Sexual Dimorphism

The concept of sexual dimorphism received its foundational theoretical treatment in Charles Darwin's The Descent of Man, and Selection in Relation to Sex (1871), in which Darwin distinguished sexual selection from natural selection as a separate evolutionary mechanism. Darwin identified two primary pathways: intrasexual selection, involving direct competition between members of the same sex (typically males) for mating access, and intersexual selection, in which one sex (typically females) preferentially chooses mates based on particular traits. These two mechanisms, acting alone or in combination, drive the evolution of dimorphic features that range from weaponry (antlers, horns, enlarged canines) to ornamental display structures (elaborate plumage, colorful skin patches).

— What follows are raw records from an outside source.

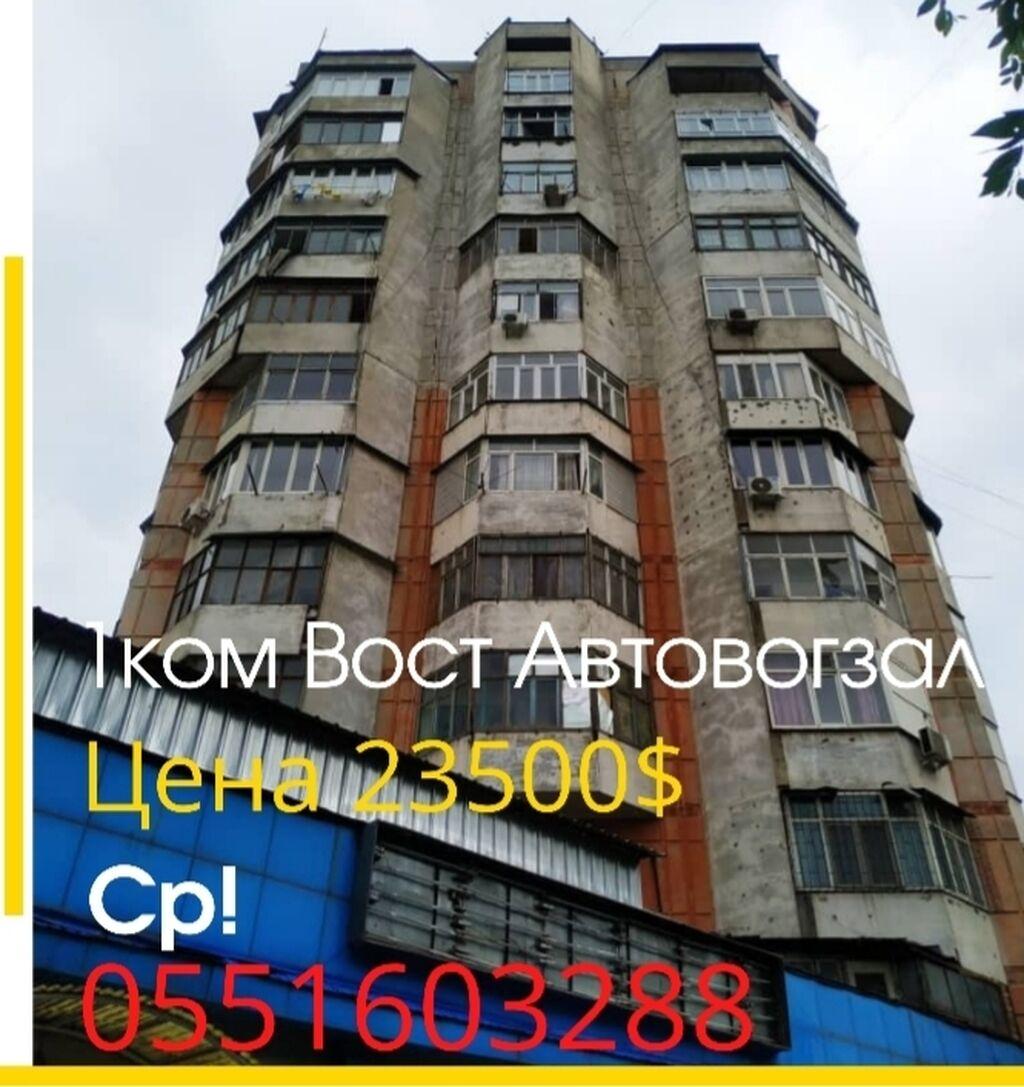 Индивидуалка, 1 комната, 30 кв. м Видеонаблюдение, Лифт, Неугловая квартира: Индивидуалка, 1 комната, 30 кв. м Видеонаблюдение, Лифт, Неугловая квартира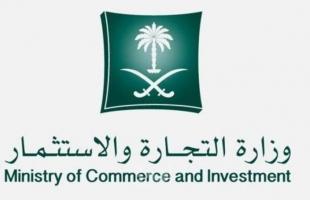 تراجع التجارة الخارجية السعودية خلال العام الجاري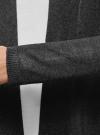 Кардиган без застежки с накладными карманами oodji #SECTION_NAME# (серый), 63212600/48514/2500M - вид 5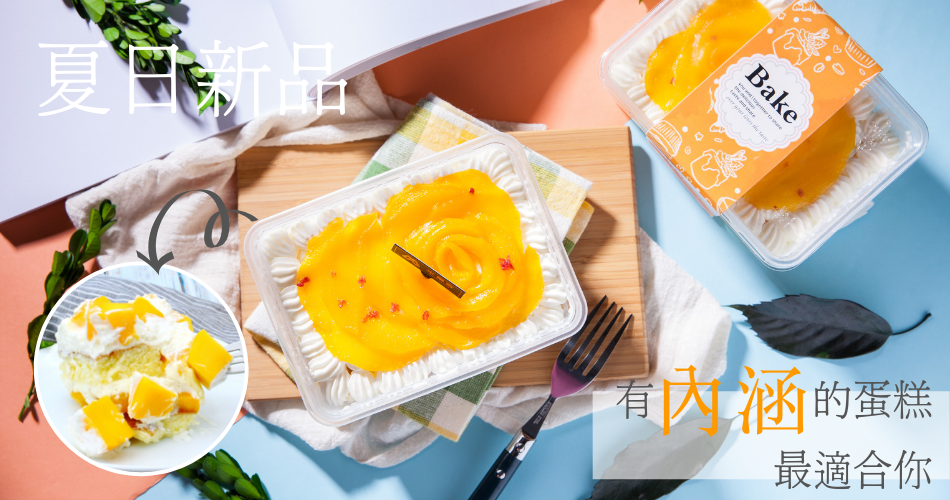 無麩質甜點,無麩質,芒果甜點,芒果蛋糕,無麩質蛋糕推薦
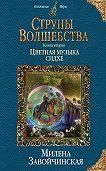 Милена Завойчинская -Струны волшебства. Книга вторая. Цветная музыка сидхе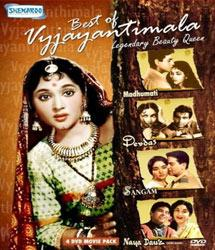 Best of Vyjayantimala  movie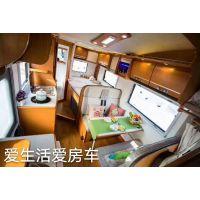 豪华版自行式国五东风御风B型旅居房车价格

The degree of sexual dimorphism within a species generally correlates with the mating system. Highly polygynous species, in which one male mates with multiple females, tend to exhibit the most pronounced dimorphism—male elephant seals, for example, can weigh several times more than females. Monogamous species tend to display less dimorphism. In some taxa, reverse sexual dimorphism occurs, with females being larger than males; this pattern is seen in many raptors and numerous invertebrate species.

According to Encyclopaedia Britannica, sexual dimorphism encompasses differences in color, shape, size, and structure caused by inheritance of sex-specific genetic patterns. Size dimorphism can be extreme: male baboons (Papio) are more than twice the mass of females, and male Steller sea lions (Eumetopias jubatus) weigh approximately 1,000 kg—roughly three times the mass of females. Color dimorphism is especially prevalent in birds, where cryptically colored females remain concealed on nests while brightly colored males use plumage in courtship and territorial displays. Even feeding ecology can be sexually dimorphic, as in the mountain spiny lizard (Sceloporus jarrovi), where equal-sized males and females target different prey sizes.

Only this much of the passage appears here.